Note: The –EXAMPLE-path command line arguments only define a single file. You’ll likely always want to use the –EXAMPLE-dir arguments instead.

Fooocus

After starting Fooocus for the first time, a config.txt file will be generated in the root directory. Once generated, you can update where on your machine your models, LoRAs, and other assets are located:

Just update each of these lines with the new location.

SD.Next & Web UI Forge

Forge and SD.Next are essentially forks (a modified copy of) Automatic1111 Web UI, and support many of the same command line arguments.

If you are using SD.Next, check their command line arguments here for defining directory locations.

As for WebUI Forge, they recently added the --forge-ref-a1111-home command line argument which references all the files from Automatic1111 WebUI so you don’t have to copy everything over.

Within WebUI Forge, you can still use all the directory-related command line arguments if you wish.

Beyond developer-supported configurations, symbolic links are an alternative. These are effectively aliases or shortcuts that you can set that reference the file or folder location on your system.

Creating a symbolic link is straightforward:

  • For Mac and Linux: Open a terminal window and use the ln -s <source> <target> command, where <source> is the model’s storage location, and <target> is the intended shortcut location. You can learn more about symlinks here.
  • For Windows: Utilize the mklink command. When linking a directory, ensure the /D flag is included to designate a directory reference.
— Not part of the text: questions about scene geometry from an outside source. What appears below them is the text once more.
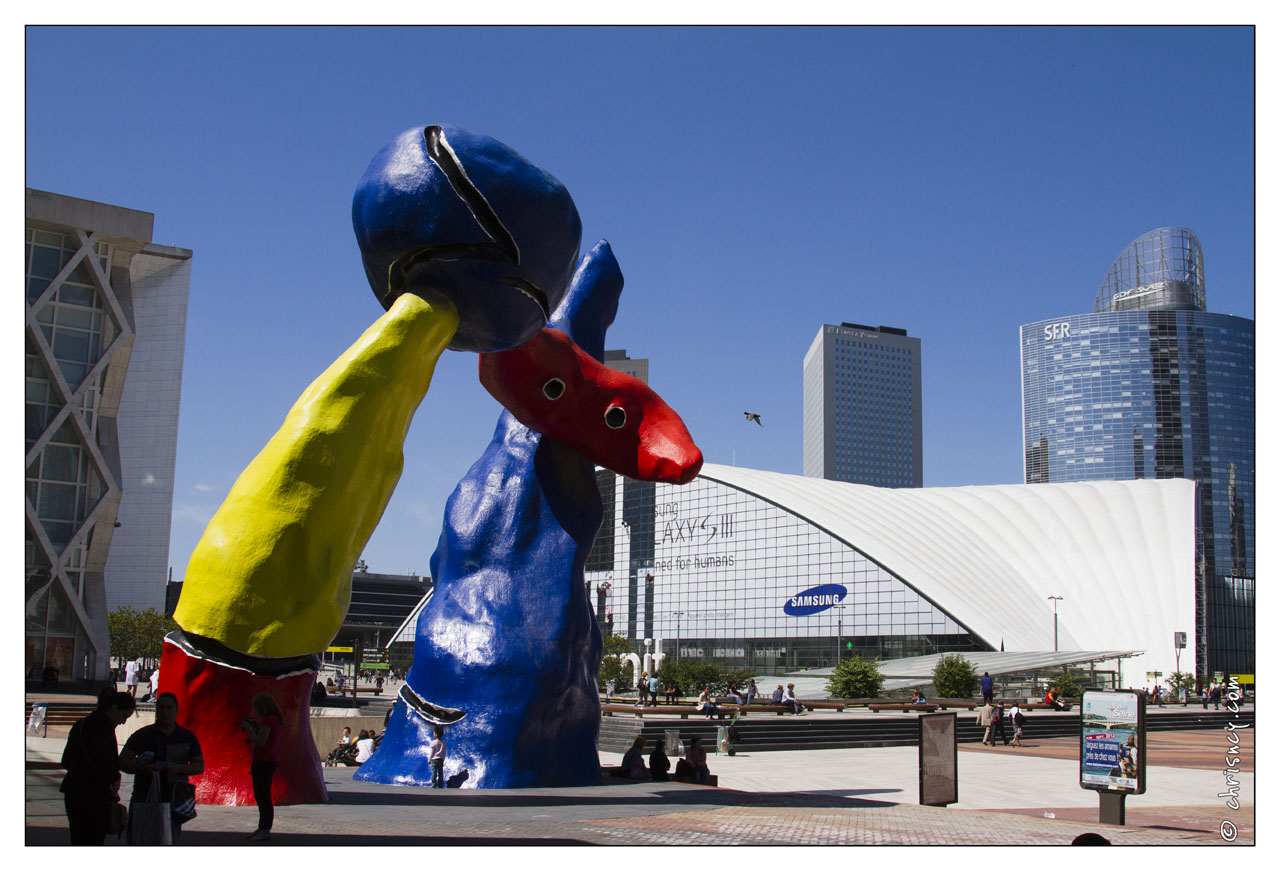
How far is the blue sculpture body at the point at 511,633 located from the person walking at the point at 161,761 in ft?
22.3

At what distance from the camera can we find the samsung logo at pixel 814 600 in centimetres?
6831

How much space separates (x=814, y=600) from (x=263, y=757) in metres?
64.1

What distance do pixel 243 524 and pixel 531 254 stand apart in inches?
161

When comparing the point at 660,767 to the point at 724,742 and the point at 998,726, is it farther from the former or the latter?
the point at 998,726

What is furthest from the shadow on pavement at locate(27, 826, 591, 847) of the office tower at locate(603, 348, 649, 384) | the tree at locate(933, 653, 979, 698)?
the office tower at locate(603, 348, 649, 384)

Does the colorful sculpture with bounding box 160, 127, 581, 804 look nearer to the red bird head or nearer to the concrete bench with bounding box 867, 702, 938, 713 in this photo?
the red bird head

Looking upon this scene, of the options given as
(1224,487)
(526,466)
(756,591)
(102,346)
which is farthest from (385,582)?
(526,466)

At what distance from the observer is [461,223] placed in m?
11.1

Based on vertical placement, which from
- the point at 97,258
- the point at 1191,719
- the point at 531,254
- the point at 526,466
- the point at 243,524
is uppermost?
the point at 97,258

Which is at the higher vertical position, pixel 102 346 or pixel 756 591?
pixel 102 346

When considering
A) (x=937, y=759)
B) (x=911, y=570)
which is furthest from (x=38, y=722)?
(x=911, y=570)

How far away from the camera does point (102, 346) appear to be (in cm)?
3250

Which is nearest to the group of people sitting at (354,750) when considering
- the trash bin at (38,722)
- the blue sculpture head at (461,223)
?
the trash bin at (38,722)

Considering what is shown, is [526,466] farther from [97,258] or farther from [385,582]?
[385,582]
Unlike Mac and Linux, the order of the source and target is reversed, with the source being the second argument. Here’s the official Microsoft documentation on mklink.
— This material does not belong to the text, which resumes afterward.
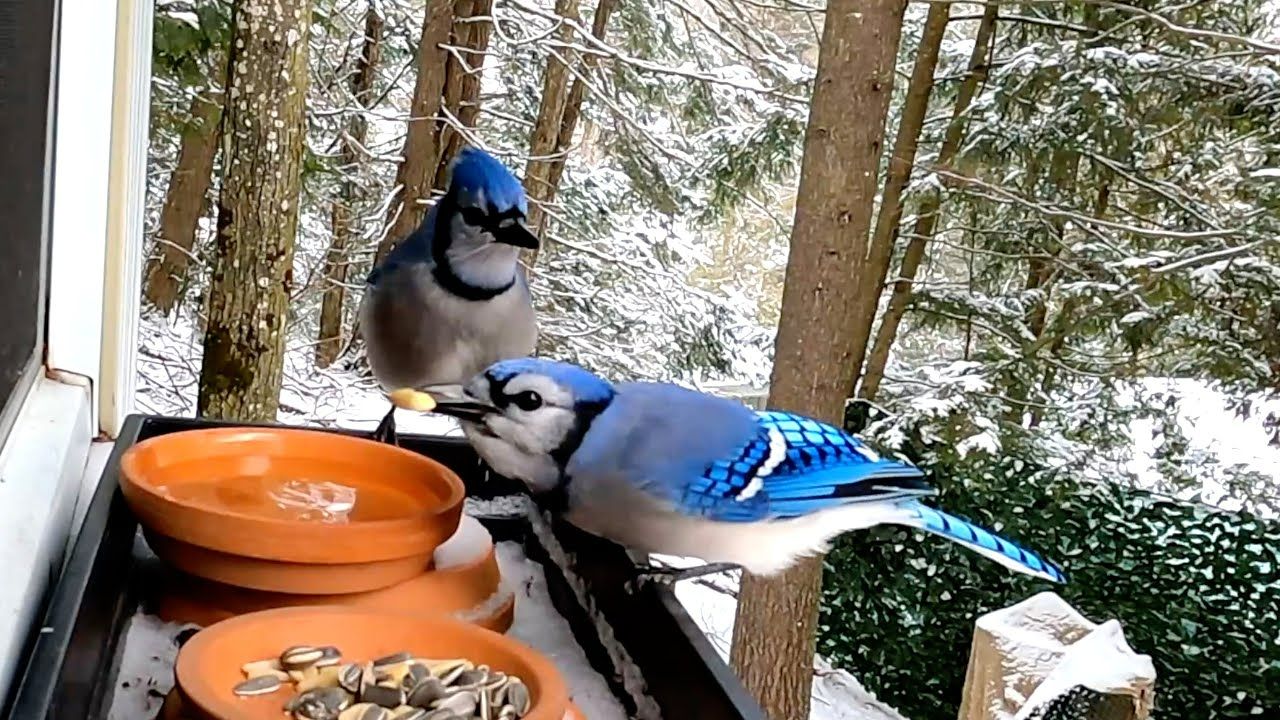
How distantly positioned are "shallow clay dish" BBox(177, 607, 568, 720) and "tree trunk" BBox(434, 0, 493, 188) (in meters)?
3.69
Symbolic links can significantly simplify model management without duplicating files across different locations.

They may be a bit more advanced than the native solutions, but a very viable option nevertheless.

Data Deduplication Programs

Data deduplication tools like fdupesrmlint, and dupeGuru are programs specifically designed for handling redundant files on a system.
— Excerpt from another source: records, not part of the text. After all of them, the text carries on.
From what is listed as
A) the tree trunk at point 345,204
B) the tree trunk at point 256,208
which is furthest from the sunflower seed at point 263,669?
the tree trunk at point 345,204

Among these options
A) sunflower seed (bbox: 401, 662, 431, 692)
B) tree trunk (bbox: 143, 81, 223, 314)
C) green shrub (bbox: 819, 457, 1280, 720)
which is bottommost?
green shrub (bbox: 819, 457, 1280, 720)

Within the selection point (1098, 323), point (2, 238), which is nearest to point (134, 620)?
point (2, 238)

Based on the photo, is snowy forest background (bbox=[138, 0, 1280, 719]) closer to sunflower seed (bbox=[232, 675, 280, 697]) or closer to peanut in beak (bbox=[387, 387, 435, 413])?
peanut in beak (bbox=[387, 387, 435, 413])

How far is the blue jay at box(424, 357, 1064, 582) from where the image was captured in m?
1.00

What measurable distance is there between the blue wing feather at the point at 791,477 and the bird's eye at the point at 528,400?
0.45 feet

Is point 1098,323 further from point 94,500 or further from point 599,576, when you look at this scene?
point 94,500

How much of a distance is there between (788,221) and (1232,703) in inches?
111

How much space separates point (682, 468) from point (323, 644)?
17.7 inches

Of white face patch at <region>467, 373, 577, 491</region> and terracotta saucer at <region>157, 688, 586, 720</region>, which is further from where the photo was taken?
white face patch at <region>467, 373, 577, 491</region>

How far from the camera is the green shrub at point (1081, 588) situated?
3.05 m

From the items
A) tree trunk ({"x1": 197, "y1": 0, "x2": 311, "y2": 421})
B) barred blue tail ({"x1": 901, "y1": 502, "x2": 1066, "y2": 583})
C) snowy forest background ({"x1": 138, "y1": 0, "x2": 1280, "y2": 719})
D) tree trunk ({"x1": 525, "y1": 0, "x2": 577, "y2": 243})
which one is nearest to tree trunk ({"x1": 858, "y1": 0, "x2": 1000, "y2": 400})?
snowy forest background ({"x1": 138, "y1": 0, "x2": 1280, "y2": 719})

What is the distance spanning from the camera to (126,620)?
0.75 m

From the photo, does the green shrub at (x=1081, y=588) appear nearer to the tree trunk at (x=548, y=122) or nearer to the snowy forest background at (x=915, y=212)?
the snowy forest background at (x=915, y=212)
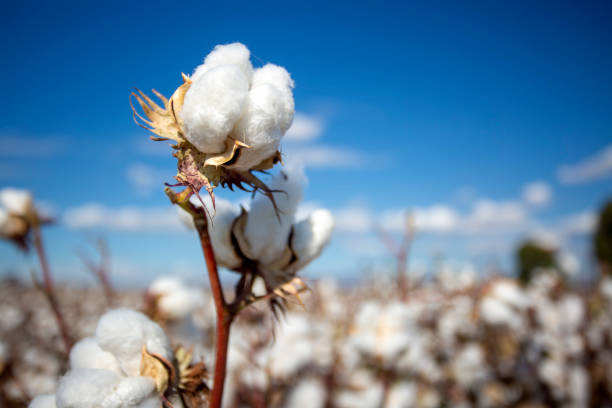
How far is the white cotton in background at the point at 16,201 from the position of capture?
1980 millimetres

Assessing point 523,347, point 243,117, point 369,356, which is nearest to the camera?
point 243,117

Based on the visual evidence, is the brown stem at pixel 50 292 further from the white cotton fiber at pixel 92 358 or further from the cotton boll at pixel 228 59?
the cotton boll at pixel 228 59

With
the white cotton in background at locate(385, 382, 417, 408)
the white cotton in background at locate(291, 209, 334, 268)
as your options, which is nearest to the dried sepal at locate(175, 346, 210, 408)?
the white cotton in background at locate(291, 209, 334, 268)

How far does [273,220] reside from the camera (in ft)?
3.37

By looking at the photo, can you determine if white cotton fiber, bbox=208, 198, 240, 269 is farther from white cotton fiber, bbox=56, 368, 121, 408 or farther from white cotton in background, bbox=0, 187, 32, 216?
white cotton in background, bbox=0, 187, 32, 216

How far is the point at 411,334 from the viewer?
299 cm

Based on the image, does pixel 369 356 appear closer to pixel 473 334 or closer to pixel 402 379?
pixel 402 379

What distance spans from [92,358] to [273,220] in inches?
22.3

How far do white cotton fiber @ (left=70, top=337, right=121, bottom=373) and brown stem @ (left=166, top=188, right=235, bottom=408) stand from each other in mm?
277

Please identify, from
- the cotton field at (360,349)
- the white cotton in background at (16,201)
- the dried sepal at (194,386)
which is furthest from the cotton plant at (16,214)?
the dried sepal at (194,386)

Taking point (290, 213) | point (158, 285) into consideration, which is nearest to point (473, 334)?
point (158, 285)

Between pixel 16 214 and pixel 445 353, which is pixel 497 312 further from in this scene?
pixel 16 214

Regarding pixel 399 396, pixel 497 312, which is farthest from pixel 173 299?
pixel 497 312

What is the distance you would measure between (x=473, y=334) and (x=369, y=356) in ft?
12.8
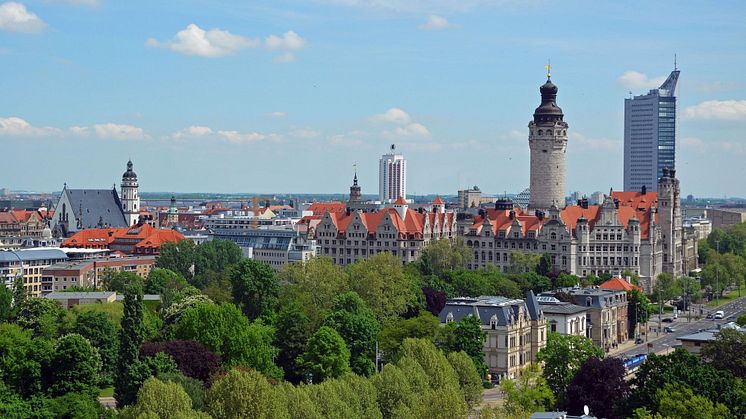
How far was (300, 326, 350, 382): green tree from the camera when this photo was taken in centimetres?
8175

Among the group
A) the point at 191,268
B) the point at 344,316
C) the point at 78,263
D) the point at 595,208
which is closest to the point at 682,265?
the point at 595,208

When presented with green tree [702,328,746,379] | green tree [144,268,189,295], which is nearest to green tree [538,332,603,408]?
green tree [702,328,746,379]

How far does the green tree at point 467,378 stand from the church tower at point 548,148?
320ft

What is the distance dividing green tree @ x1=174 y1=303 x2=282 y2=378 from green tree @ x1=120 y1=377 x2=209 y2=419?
1794 cm

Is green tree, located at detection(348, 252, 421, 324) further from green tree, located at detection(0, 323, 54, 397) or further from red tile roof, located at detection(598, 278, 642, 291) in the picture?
green tree, located at detection(0, 323, 54, 397)

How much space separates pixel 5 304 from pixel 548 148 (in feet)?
295

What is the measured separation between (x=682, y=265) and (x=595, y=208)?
23416 millimetres

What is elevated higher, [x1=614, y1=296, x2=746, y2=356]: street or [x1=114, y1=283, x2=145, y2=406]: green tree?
[x1=114, y1=283, x2=145, y2=406]: green tree

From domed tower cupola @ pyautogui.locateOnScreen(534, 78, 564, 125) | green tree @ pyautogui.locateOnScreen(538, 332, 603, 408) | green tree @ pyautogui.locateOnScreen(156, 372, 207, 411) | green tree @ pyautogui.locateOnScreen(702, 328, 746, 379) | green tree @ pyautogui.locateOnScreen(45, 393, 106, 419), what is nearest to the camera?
green tree @ pyautogui.locateOnScreen(156, 372, 207, 411)

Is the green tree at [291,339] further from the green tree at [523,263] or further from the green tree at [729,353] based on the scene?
the green tree at [523,263]

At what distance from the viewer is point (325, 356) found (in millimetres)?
82312

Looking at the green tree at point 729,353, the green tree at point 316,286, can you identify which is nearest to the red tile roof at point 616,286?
the green tree at point 316,286

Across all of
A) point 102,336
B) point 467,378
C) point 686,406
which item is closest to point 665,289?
point 467,378

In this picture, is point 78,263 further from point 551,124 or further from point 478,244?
point 551,124
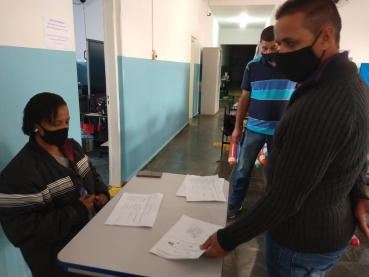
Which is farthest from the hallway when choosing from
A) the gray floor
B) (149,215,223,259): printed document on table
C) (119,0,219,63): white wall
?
(119,0,219,63): white wall

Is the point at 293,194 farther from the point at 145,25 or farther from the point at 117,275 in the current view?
the point at 145,25

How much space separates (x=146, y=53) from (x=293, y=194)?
3307mm

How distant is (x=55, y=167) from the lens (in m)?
1.27

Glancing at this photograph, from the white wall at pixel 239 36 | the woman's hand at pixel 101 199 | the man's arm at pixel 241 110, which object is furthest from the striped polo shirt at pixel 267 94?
the white wall at pixel 239 36

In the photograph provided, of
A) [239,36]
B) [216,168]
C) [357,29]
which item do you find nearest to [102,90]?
[216,168]

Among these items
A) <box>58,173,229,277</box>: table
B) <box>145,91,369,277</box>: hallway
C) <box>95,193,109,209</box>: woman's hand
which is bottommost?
<box>145,91,369,277</box>: hallway

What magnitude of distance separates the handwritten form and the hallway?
0.87 meters

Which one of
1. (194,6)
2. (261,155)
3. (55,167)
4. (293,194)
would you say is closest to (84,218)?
(55,167)

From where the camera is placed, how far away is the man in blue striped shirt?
220 cm

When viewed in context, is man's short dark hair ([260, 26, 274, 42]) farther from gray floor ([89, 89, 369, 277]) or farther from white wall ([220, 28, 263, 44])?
white wall ([220, 28, 263, 44])

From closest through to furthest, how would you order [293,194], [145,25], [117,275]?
[293,194]
[117,275]
[145,25]

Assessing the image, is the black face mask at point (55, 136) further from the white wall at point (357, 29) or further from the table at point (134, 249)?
the white wall at point (357, 29)

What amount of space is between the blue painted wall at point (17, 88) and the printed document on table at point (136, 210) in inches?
29.7

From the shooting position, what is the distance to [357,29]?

Only consider these if you are comfortable with the command line and understand the risks of removing duplicate files.

Choosing the Right Storage Location for Diffusion Models

Before offloading models to a slower or larger drive, its important to understand the impact that read speed may have on your productivity.

Typical read speed of a HDD is 80MB/s whereas a SSD read speed is more than double at 200MB/s. Lastly, modern computers may support NVMe m.2 drives, which provide a read speed of 5000MB/s (source).

External drives and Network Attached Storage solutions should only be used to store completed projects or previous model versions as transfer speeds are even slower.

Cloud or off-site storage could be considered, especially when sharing assets with other team members.

Lastly, re-downloading the models may work, but carries significant risk as files may no longer be published, hosting provider shuts down, etc. and should be used as a last resort.